TEXT ZUR ANALYSE:
+ + + + +

Nach wie vielen Jahren hast du dich entschieden, dass du unterrichten möchtest?
Das habe ich nicht selbst entschieden, sondern Meister Lao. Er hat mich ab dem 6. Jahr gebeten ab und zu in einer Unterrichtsstunde den Lehrer zu vertreten. Ab dem 7. Jahr hat er mir dann fest Schüler zugeteilt.
Was sind die klassischen Beweggründe mit einer Kampfkunst zu beginnen?
Generell ist das sehr schwer zu sagen. Oftmals werden Wellen durch Filme ausgelöst. Als ich angefangen habe, war gerade kurz zuvor der Film Ong-Bak von Tony Jaa rausgekommen. Das ist ein Muay Thai Film mit tollen Action Szenen und viel Akrobatik. Und auf einmal wollten alle Muay Thai machen. Das verebbt aber dann schnell auch wieder.
Die meisten Leute, die kommen, wollen sich etwas Gutes tun, wollen fit werden. Diejenigen, die in die weichen Kampfkünste wie Tai Chi und Qi Gong gehen, wollen mehr zur Ruhe kommen und mehr zu sich selber finden. Leute die mit Kung Fu und Muay Thai anfangen suchen oft einen Fitnessaspekt.

+ + + + +

ERFASSTE DATEN:
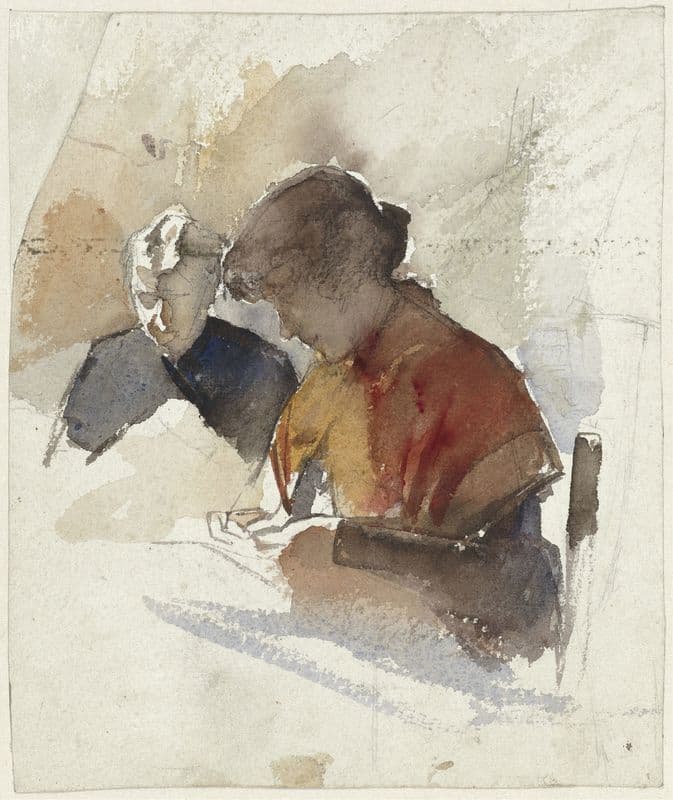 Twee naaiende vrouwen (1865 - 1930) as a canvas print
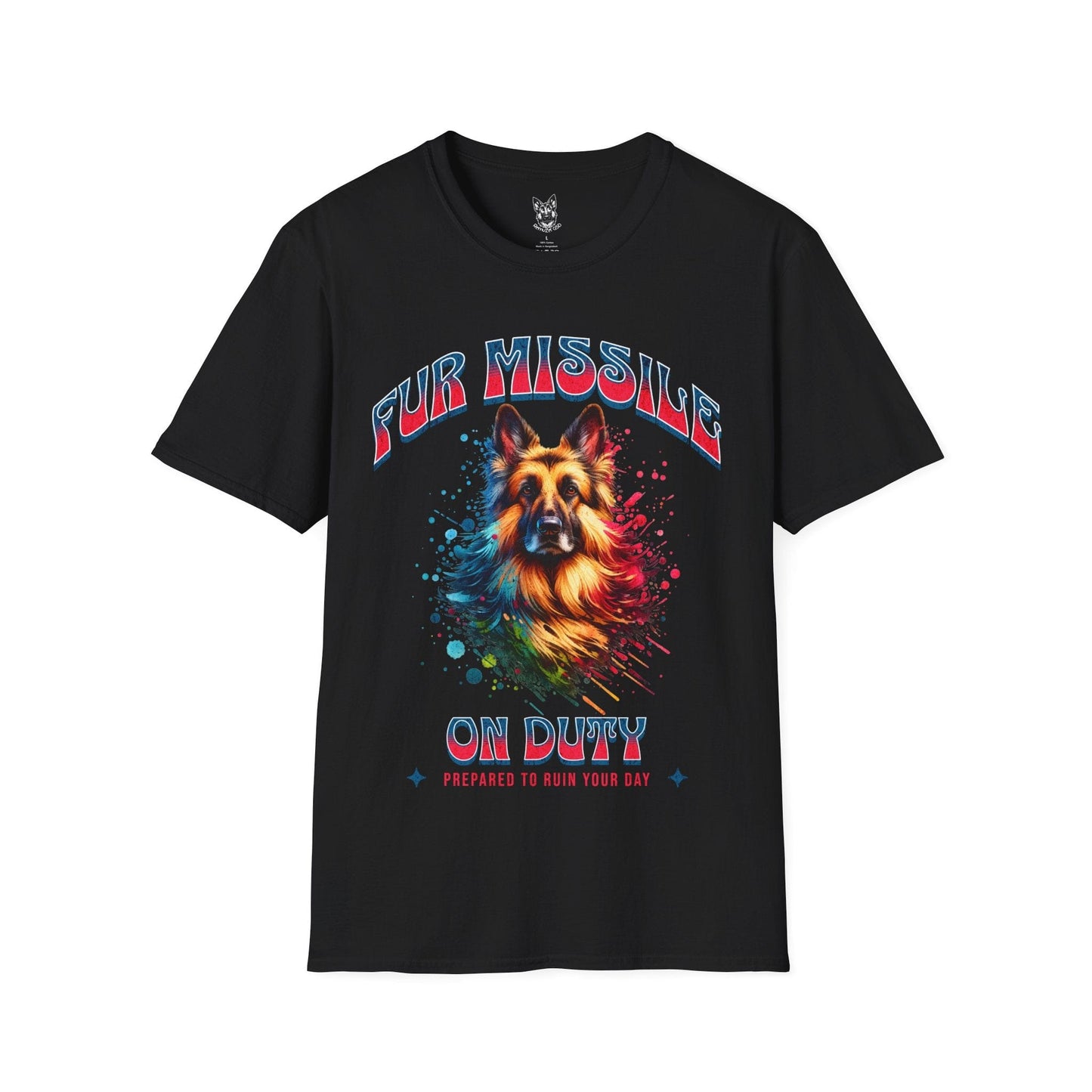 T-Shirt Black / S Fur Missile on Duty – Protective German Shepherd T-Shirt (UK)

+ + + + +

AUFGABENSTELLUNG: Führen Sie das Interview über den Einstieg in Kampfkünste im selben Frage-Antwort-Stil weiter, beginnend nach dessen letztem Satz.

ANTWORT ZUR AUFGABE:
Es gibt sehr viele verschiedene Motivationen. So wie es bei mir war, dass man aus einem explizit spirituellen Beweggrund kommt, ist eher selten.
Was ist der Unterschied zwischen Kung Fu und Muay Thai?
Kung Fu ist komplexer. Man lernt mehr Bewegungen und die Formen sind üblicherweise schwieriger als die Bewegungen im Muay Thai. Muay Thai ist sehr viel direkter, es gibt weniger Formen und es ist sehr viel anwendungsorientierter. Im Muay Thai wird mehr an Polstern trainiert, es werden mehr Partnertechniken geübt, während man im Kung Fu einfach nur damit beschäftig ist, diesen großen Reichtum an Formen, der angeboten wird, zu meistern.
Und was ist der Unterschied zu Tai Chi und Qi Gong?
Erst einmal wird im Tai Chi und Qi Gong nicht gekämpft. Besonders die Bewegungsabläufe im Tai Chi laufen ganz weich ab, während man im Kung Fu zwischen harten, weich-harten und weichen Stilen unterscheidet. Tai Chi und Qi Gong haben den Fokus mehr Innen, während der Fokus bei Kung Fu und Muay Thai eher erstmal darauf liegt, den Körper zu einem starken Grad beherrschen zu lernen. Da kommt der innere Aspekt erst sehr viel später hinzu. Eigentlich erst, wenn man den Körper so gut beherrscht, dass man die Formen ohne nachzudenken wirklich abspulen kann und dann in diesen inneren Prozess kommt.
Unterrichtest du eine der Kampfkünste besonders gerne?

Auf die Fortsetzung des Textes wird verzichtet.